The contributions of this study include the finding that sound financial performance affects brand value, which will help manifest and upgrade brand rating. Outsiders generally use corporations’ financial performance as their primary investment indicator and motivation. In addition, similar to the agency theory on which this study is based, which focuses on the agency conflicts between the principal and the agent, an interesting finding of this study is that profitability could exactly be diluted by corporation insiders. The result highlights the necessity of corporate governance to ensure that insiders can enjoy the benefits generated by brand value. Meanwhile, this study is unable to find support for the proposed hypotheses on intangible assets and profitability due to the lack of open information. In addition, empirical finding shows that corporations can realize brand value with or without attaining economies of scale. This result implies that effective resource allocation is important for development toward economies of scale or scope economies. Future studies should consider more to this noteworthy issue.
In terms of managerial implications, the results of this study show that management performance serves the prominent role of attracting institutional shareholdings. Also, the supervision and effective information sharing generated by external institutional shareholding can benefit the preservation of financial performance; corporation governance risk coefficients are correlated with financial performance. These variables will have significant effects on maintaining long-term prestigious brand value and brand rating. In other words, corporations should make brand governance a priority objective. Empirical findings show that the level of external institutional shareholding facilitates brand value growth and fosters the preservation of brand value rating. Therefore, firms should utilize the advantage offered by external institutional investments. In other words, they should comply with the aggressive supervision of external institutional shareholders, reduce any moral hazard and opportunistic behaviors, and integrate the beneficial information provided by these stakeholders in their decision-making process. The above helps shape a sound corporate governance mechanism. Furthermore, corporation scale is mainly concerned with the effective utilization and allocation of resource rather than merely pursues economies of scale (i.e., achieve the least average transaction cost), or economies of scope (i.e., effective and diversified production mechanisms).
At present, majority of academic research is focused on corporate governance instead of brand governance.
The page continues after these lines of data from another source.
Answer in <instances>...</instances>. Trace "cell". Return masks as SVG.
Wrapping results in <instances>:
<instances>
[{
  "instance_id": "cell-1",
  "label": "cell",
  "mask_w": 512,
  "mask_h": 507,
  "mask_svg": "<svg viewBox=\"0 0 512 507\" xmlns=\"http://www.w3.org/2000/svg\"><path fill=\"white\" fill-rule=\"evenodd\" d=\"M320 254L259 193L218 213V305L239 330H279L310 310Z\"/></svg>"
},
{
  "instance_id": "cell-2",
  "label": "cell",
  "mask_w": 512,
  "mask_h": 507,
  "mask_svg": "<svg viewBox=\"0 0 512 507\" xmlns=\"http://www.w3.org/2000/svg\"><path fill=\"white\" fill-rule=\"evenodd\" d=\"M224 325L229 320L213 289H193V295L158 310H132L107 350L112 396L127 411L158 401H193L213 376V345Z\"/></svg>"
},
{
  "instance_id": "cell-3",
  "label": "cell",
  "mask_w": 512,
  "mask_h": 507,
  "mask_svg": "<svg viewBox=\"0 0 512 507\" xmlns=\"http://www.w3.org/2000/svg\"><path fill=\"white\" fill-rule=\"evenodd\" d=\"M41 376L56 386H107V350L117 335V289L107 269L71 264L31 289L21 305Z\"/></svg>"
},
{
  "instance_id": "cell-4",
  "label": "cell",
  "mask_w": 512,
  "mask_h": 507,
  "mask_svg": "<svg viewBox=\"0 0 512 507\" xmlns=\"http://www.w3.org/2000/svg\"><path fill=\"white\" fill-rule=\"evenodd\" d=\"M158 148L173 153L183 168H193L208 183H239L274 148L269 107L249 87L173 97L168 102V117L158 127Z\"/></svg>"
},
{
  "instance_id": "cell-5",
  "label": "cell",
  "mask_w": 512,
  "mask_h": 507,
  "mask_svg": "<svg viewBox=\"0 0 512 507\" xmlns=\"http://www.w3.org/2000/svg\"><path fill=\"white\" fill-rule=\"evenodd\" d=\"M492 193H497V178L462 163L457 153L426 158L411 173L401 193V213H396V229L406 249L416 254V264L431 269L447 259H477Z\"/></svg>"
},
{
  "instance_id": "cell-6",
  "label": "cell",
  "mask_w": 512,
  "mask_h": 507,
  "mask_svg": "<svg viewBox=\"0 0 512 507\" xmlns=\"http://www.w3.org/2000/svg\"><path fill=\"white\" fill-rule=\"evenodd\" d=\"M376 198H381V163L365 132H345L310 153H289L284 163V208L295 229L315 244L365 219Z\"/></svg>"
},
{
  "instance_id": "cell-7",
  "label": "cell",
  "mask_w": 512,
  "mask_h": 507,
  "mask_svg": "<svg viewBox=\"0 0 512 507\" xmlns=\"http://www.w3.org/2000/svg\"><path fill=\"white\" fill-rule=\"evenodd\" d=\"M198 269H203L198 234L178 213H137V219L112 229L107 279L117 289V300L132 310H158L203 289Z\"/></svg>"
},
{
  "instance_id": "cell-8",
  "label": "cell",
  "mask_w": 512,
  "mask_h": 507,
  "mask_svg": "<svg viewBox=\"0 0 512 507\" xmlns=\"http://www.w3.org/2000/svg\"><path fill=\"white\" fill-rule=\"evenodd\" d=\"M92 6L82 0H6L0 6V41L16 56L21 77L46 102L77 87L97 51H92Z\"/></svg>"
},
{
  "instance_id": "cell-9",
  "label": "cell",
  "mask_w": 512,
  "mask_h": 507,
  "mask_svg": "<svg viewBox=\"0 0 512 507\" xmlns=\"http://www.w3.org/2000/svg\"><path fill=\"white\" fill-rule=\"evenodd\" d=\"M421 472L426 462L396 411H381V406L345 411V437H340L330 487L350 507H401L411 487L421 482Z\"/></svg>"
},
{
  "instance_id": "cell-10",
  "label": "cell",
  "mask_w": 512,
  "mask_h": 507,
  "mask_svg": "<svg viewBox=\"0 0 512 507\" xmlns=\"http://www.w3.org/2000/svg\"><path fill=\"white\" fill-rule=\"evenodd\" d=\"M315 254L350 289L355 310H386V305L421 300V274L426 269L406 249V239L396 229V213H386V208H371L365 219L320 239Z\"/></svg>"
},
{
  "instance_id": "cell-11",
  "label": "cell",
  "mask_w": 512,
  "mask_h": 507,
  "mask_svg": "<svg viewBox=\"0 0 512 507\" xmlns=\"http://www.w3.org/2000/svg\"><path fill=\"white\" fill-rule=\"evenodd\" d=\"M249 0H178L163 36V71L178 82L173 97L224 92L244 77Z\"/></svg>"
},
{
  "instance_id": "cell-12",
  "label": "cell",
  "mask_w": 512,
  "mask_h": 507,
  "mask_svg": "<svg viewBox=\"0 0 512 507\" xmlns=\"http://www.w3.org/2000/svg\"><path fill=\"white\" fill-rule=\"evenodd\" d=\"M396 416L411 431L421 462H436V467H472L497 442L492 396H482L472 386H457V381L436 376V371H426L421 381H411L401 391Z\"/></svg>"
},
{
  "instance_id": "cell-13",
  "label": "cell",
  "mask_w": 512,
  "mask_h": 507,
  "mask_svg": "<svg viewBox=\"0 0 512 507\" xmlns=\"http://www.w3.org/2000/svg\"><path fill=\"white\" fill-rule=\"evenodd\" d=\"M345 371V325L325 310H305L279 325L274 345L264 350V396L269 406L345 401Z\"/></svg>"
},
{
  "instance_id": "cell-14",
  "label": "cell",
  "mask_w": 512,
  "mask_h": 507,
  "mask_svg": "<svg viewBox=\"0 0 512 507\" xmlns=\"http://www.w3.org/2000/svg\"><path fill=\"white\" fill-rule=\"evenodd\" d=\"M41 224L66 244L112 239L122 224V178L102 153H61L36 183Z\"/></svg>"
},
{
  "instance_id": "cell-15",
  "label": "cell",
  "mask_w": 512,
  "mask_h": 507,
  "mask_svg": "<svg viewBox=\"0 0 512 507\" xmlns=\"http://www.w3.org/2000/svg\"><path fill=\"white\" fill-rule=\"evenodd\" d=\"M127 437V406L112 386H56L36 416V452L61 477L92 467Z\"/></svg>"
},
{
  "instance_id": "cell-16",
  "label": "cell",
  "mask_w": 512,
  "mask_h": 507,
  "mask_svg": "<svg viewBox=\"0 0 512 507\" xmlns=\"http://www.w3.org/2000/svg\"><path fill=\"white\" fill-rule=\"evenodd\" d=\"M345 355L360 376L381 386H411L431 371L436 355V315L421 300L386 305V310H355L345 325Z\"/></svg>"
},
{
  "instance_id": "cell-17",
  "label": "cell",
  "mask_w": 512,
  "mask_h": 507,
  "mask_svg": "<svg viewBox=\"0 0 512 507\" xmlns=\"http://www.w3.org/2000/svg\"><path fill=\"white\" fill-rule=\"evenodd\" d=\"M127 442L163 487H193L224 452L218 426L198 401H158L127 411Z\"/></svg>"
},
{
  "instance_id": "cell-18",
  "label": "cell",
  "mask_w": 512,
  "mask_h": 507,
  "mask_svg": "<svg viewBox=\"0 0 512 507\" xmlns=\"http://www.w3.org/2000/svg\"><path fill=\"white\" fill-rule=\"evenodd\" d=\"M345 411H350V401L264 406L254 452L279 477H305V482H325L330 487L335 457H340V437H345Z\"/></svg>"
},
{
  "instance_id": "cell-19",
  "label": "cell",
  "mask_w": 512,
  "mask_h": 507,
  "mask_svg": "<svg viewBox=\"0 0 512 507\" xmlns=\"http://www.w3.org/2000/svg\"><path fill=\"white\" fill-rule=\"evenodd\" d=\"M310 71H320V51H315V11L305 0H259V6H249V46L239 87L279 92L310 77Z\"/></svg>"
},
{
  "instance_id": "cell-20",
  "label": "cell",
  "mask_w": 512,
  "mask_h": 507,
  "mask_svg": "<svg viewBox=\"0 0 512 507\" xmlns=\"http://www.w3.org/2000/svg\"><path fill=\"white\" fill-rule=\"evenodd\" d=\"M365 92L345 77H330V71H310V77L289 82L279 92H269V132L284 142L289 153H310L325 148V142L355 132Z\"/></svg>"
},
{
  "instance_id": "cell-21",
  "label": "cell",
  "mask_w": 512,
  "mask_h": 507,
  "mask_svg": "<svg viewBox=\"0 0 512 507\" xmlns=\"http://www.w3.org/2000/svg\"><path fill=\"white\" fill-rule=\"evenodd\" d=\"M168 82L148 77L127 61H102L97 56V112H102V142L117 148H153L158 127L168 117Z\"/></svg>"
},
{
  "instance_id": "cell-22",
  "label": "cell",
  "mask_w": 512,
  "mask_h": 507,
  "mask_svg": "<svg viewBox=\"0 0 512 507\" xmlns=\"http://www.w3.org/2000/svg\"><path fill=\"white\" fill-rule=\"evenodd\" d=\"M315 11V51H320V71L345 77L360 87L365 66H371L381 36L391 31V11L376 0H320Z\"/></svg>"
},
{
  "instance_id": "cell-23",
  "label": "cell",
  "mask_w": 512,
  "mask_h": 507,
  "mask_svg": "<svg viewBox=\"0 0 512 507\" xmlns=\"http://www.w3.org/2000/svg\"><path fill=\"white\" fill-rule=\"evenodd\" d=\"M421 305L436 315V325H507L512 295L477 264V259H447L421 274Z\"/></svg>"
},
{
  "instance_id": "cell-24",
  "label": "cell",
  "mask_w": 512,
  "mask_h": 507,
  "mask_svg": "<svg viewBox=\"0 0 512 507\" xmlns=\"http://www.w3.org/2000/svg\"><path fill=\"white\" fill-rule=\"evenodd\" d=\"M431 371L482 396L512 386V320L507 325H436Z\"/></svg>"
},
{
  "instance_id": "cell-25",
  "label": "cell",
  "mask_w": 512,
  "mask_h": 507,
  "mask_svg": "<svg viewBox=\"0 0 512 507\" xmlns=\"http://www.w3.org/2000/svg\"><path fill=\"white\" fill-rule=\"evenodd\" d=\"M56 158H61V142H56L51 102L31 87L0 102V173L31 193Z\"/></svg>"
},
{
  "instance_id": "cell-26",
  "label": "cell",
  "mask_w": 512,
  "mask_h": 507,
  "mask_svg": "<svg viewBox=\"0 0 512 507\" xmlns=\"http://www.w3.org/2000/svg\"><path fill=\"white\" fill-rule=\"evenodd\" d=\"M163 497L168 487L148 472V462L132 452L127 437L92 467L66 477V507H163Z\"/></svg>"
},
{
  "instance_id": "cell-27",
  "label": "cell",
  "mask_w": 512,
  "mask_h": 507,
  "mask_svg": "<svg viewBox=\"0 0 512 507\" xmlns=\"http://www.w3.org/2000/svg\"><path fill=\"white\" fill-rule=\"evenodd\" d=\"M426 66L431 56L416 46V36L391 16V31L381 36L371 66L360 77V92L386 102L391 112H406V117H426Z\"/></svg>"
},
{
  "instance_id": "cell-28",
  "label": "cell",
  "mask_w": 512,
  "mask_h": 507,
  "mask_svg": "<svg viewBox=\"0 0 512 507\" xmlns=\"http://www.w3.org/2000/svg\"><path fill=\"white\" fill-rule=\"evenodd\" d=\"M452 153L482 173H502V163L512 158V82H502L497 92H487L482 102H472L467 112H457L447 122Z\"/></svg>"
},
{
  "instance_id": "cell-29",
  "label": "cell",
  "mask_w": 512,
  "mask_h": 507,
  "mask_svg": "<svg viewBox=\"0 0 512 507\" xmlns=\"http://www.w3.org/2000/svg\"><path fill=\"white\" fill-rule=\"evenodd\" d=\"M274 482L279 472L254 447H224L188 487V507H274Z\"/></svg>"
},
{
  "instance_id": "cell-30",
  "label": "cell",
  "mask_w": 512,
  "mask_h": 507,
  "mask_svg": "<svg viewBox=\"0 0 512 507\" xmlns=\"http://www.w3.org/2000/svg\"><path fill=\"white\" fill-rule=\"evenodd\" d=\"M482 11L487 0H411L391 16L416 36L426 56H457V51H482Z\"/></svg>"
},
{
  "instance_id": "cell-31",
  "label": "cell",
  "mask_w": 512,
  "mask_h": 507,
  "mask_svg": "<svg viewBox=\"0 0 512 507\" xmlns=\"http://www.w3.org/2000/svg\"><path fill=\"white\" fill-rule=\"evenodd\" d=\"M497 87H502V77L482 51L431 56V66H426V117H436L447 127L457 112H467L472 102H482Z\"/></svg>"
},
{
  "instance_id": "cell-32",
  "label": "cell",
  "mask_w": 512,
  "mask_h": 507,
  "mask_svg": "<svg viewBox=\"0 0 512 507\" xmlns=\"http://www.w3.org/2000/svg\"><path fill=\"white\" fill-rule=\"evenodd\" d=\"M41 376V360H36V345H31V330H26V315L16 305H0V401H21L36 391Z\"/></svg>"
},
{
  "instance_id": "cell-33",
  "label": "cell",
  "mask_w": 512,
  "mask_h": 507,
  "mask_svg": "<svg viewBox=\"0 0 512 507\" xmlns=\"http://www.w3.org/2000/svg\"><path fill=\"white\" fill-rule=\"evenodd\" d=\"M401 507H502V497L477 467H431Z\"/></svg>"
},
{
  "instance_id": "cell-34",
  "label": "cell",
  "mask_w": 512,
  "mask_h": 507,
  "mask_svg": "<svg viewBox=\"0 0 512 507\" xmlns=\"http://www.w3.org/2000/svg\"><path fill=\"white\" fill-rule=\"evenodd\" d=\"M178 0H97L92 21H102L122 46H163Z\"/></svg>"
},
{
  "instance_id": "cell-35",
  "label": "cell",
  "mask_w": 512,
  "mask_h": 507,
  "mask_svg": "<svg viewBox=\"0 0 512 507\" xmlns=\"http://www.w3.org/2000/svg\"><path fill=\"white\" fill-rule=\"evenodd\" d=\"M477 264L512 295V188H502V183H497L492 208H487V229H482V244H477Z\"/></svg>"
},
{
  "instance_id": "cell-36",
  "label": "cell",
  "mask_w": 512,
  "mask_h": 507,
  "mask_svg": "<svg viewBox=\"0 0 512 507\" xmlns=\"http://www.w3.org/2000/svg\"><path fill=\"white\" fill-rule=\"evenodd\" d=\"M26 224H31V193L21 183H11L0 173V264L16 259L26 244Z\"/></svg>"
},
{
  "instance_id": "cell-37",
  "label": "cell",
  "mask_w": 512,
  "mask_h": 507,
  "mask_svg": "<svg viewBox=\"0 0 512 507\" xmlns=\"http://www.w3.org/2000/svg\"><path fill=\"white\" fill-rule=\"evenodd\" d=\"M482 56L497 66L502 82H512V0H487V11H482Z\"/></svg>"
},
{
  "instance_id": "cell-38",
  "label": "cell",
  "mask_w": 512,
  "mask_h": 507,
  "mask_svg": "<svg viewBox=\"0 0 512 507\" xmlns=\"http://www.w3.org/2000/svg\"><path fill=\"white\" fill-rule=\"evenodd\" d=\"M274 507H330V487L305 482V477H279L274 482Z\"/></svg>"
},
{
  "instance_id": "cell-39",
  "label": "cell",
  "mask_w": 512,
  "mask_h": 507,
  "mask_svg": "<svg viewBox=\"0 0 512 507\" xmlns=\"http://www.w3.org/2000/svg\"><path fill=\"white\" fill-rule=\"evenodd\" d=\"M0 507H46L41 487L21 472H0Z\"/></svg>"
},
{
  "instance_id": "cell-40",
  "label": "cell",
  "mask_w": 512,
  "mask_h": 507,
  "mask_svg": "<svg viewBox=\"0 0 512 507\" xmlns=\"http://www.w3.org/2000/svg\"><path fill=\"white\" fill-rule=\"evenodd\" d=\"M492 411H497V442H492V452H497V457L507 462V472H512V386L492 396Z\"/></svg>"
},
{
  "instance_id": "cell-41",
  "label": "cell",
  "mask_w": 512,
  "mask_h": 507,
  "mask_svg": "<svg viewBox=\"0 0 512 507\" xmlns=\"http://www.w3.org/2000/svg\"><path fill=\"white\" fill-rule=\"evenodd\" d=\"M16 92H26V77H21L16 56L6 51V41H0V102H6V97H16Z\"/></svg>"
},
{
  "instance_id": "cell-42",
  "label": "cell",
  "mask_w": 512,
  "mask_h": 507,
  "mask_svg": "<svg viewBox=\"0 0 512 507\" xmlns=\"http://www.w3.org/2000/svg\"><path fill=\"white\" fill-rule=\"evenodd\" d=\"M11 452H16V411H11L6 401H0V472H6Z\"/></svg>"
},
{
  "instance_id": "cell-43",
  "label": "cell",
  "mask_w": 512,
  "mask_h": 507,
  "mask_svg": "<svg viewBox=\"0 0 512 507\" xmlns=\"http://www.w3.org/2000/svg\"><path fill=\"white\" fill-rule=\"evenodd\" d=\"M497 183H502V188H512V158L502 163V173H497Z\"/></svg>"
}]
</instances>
We suggest the disclosure of more thorough and continuous data on firms’ financial and shareholding structure in order to benefit more comprehensive studies on the antecedents of brand governance. Maintaining brand value and rating at high levels indicates the commitment to stakeholders and shareholders, which will in turn simulate the trust and support from the public. Brand governance is not an issue to be overlooked. Business managers should attach more importance to this topic in an effort to co-create brand value with throughout stakeholders.